The Hunt for a New Weapon Against Schizophrenia

Finding a biomarker for schizophrenia could change the way we treat the disease as we may be able to deliver the right medication to the right patient much faster than today. It’s estimated that approximately 20 million people around the world suffer from schizophrenia (1).

Identifying a biomarker for schizophrenia could be key to get a better understanding of the disease and finding ways to target new therapies, that might have a preventive effect on patients at high risk of developing schizophrenia.


The big challenge is, that it’s extremely difficult to find biomarkers for schizophrenia compared to other types of diseases outside the brain.
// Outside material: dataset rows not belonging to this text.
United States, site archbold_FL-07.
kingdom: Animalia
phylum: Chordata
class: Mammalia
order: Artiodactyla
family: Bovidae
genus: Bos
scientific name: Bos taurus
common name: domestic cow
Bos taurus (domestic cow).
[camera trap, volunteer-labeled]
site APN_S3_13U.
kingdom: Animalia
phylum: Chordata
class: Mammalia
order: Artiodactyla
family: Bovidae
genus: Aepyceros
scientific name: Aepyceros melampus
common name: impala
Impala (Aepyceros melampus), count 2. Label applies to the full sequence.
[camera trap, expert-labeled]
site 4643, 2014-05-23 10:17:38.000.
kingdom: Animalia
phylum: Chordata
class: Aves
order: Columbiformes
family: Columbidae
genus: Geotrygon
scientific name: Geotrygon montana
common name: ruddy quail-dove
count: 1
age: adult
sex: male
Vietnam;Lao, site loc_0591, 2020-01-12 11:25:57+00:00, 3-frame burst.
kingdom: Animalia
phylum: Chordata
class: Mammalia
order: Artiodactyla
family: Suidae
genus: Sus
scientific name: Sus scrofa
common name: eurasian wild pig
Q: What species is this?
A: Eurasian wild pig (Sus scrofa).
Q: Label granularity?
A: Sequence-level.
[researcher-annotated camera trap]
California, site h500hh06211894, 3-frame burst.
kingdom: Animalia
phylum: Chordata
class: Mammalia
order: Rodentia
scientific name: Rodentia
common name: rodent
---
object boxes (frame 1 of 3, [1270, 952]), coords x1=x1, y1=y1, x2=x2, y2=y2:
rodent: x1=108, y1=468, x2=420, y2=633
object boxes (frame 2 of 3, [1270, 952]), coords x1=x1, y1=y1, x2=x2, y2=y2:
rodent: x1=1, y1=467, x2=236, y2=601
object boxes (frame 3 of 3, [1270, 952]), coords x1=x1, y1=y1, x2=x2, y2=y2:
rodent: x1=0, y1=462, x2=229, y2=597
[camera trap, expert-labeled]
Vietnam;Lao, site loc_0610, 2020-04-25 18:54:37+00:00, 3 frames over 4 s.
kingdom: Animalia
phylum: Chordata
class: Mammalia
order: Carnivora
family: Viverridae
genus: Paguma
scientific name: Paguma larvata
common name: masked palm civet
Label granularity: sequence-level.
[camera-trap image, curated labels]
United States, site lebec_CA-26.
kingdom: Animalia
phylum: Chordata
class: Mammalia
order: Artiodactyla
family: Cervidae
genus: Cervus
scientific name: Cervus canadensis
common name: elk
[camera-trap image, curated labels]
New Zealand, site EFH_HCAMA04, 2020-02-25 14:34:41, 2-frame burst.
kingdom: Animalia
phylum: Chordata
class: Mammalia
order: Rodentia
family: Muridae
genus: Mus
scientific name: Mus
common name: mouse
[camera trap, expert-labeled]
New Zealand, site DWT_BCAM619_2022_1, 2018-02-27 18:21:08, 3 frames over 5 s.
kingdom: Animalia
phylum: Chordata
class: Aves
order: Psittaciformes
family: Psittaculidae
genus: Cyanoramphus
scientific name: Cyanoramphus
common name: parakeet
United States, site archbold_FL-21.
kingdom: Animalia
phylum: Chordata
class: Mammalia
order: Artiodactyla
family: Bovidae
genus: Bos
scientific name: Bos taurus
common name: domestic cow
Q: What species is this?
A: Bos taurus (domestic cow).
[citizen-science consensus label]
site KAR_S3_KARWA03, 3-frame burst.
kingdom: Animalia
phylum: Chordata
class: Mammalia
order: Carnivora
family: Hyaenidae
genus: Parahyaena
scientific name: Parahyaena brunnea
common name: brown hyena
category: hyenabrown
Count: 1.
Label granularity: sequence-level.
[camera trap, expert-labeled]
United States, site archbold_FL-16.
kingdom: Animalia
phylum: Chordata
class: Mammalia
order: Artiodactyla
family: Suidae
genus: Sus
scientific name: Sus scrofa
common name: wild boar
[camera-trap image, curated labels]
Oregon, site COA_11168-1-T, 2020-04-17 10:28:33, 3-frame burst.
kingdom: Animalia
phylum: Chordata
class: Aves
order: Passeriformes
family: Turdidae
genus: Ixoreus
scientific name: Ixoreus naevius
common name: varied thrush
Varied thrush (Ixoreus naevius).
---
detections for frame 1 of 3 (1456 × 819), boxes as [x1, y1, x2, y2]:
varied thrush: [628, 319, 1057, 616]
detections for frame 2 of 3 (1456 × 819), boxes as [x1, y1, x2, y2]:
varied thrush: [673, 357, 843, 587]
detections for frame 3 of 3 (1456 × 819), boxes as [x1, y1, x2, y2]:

With diseases outside the brain, we can often take tissue directly from the site of the disease, which can make it easier to develop biomarkers. Imagine a car mechanic, able to fix a problem by going directly to the engine, the source of the problem, and taking direct measurements, or replacing components. In brain diseases, we’re typically not able to access the ‘engine’ or replace components – our mechanic is limited to listening to the sounds of the rhythms the engine makes and trying to diagnose the problem, without being able to look at the engine itself. Garry Honey, Senior Director, Translational Biomarkers and Imaging, Lundbeck

According to Garry Honey, we find ourselves looking at the most complicated engine ever devised. Around the world, Lundbeck is respected for confronting the challenge of working with extremely complicated diseases like schizophrenia and other brain disorders.


Although we haven’t been able to identify a biomarker or a set of biomarkers for schizophrenia yet, there is no reason to believe, that we won’t find biomarkers for schizophrenia and other psychiatric diseases within the next ten years.


“I believe that this will happen, due to the convergence of several developments. We have made enormous strides in understanding brain function and have incredible tools at our disposal that are now maturing and generating new, meaningful insights,” says Garry Honey.


Garry Honey confidently believes, that the technical progression combined with three significant developments will pave the way for innovation within biomarkers in schizophrenia and other brain diseases:


  • The combined effort of the scientific community to develop large databases, such that small studies that can give inconsistent findings can be avoided, and hypotheses can be based on data from thousands of subjects, where these tools have been used to gather data.
  • The ability to utilize the intelligent devices all around us: the smartphones, the tablets, the smartwatches, the internet-aware devices in our homes, that can collect continuous streams of data, that mean our measurements in clinical trials are no longer brief snapshots in time, but truly reflective of our real-world experience.
  • The rapid expansion in the use of artificial intelligence is leading to new insights, where we can benefit from machine learning to recognise patterns in these new, large bodies of data, that would be difficult to discern by humans.

This potent combination, of large amounts of data, from connected, continuous, intelligent devices, with the analytical tools to leverage it, is opening a huge potential in our understanding of the brain, and the problems that occur when misfiring brain regions result in devastating illnesses like schizophrenia.